Published: 16 February 2013

Abstract

Background

This article reports qualitative findings from a sample of 31 purposively chosen injection drug users (IDUs) from Vancouver, Surrey and Victoria, British Columbia interviewed to examine the context of safe injection site in transforming their lives. Further, the purpose is to determine whether the first and only Supervised injection facility (SIF) in North America, InSite, needs to be expanded to other cities.

Methods

Semi-structured qualitative interviews were conducted in a classical anthropological strategy of conversational format as drug users were actively involved in their routine activities. Purposive sampling combined with snowball sampling techniques was employed to recruit the participants.

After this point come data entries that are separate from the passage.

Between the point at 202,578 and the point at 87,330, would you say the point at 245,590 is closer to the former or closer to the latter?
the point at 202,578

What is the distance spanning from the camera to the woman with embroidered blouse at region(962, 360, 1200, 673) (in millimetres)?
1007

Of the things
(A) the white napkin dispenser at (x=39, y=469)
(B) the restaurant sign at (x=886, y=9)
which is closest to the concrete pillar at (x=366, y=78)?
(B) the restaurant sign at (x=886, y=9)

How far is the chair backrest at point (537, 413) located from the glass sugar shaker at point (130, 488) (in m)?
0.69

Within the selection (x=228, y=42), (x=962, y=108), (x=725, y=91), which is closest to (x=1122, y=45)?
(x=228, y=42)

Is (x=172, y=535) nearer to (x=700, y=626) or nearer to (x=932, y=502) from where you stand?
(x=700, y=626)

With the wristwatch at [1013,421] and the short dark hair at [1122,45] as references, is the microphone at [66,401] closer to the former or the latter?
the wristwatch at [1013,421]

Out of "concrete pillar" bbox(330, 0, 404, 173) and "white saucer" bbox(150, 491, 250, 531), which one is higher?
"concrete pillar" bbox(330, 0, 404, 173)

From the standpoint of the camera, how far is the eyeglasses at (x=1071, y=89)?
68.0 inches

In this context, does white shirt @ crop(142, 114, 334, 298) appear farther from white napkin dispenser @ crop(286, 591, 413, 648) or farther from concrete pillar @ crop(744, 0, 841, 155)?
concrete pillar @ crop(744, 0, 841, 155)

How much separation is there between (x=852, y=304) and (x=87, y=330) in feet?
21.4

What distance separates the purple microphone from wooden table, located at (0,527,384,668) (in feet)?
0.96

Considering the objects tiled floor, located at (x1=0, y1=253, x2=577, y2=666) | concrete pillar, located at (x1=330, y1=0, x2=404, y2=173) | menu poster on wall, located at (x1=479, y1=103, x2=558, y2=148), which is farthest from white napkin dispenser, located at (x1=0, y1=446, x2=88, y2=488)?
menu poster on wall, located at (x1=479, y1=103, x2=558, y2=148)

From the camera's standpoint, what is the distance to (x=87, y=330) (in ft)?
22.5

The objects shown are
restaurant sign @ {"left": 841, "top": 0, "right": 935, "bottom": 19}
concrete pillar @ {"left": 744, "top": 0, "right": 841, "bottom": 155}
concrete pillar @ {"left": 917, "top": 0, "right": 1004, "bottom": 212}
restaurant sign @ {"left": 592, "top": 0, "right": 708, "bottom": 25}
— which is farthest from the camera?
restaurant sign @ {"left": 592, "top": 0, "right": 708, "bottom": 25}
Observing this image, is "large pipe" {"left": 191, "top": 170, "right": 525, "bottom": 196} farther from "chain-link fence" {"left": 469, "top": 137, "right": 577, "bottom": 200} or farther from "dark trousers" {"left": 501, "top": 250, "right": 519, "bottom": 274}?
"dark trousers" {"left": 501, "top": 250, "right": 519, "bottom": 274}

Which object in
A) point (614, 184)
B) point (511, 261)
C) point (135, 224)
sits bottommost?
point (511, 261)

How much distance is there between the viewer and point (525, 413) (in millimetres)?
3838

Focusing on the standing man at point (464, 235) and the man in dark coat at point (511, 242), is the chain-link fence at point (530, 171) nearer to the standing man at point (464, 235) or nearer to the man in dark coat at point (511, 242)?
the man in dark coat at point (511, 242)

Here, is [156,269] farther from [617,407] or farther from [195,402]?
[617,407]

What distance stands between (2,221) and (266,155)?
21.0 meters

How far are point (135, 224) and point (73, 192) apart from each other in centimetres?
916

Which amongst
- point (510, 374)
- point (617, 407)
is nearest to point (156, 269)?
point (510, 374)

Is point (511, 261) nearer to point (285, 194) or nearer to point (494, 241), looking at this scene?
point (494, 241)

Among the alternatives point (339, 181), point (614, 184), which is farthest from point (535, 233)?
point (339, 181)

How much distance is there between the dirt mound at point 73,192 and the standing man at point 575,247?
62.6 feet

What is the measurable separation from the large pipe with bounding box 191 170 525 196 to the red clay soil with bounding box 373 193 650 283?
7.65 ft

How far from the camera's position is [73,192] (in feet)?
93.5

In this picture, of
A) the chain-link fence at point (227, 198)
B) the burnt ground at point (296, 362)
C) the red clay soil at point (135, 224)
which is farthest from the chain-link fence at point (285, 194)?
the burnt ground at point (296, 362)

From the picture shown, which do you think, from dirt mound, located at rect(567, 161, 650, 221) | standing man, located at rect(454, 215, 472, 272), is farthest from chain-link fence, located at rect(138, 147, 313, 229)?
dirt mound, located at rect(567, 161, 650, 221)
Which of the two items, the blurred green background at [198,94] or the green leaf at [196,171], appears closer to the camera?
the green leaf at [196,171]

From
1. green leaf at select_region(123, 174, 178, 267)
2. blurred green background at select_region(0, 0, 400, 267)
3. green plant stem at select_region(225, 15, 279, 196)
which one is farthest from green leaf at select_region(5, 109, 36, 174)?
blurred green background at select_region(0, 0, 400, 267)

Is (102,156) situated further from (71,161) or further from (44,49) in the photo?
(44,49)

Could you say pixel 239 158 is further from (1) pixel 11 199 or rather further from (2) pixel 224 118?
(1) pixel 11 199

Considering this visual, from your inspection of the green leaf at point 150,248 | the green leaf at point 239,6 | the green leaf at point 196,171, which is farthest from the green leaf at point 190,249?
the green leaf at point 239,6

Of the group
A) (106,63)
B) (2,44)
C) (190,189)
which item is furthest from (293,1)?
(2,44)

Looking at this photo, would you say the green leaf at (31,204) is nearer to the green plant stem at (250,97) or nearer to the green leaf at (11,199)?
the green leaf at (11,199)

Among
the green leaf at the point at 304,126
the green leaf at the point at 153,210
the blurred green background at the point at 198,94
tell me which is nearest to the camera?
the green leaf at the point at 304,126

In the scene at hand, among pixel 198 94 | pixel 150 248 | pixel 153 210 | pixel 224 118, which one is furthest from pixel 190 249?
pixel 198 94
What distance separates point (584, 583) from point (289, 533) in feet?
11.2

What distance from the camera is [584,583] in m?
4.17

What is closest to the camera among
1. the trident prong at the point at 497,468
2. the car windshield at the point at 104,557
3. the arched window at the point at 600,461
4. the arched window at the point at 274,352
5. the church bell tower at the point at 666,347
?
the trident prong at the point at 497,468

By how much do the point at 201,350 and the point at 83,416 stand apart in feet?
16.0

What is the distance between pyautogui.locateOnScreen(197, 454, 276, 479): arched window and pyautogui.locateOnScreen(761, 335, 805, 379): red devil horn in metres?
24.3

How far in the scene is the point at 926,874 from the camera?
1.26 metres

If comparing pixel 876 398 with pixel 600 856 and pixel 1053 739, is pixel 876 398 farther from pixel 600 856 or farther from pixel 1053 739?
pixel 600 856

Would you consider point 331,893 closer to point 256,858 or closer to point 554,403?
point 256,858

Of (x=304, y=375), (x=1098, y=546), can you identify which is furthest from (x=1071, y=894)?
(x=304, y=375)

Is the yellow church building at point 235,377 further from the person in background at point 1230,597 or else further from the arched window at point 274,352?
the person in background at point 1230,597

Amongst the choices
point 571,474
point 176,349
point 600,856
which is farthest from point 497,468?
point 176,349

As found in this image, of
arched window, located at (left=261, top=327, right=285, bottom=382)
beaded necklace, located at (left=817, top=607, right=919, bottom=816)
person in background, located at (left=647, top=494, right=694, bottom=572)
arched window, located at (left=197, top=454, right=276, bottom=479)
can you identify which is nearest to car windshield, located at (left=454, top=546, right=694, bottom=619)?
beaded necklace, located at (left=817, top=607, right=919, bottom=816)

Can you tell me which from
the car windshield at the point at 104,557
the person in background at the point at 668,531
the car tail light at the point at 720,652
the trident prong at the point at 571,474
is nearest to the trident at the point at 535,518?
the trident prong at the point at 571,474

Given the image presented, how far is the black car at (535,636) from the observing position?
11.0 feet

Audio recorded interviews were transcribed verbatim and analyzed thematically using NVivo 9 software.

Results

Attending InSite has numerous positive effects on the lives of IDUs including: saving lives, reducing HIV and HCV risk behavior, decreasing injection in public, reducing public syringe disposal, reducing use of various medical resources and increasing access to nursing and other primary health services.

Conclusions

There is an urgent need to expand the current facility to cities where injection drug use is prevalent to reduce overdose deaths, reduce needle sharing, reduce hospital emergency care, and increase safety. In addition, InSite’s positive changes have contributed to a cultural transformation in drug use within the Downtown Eastside and neighboring communities.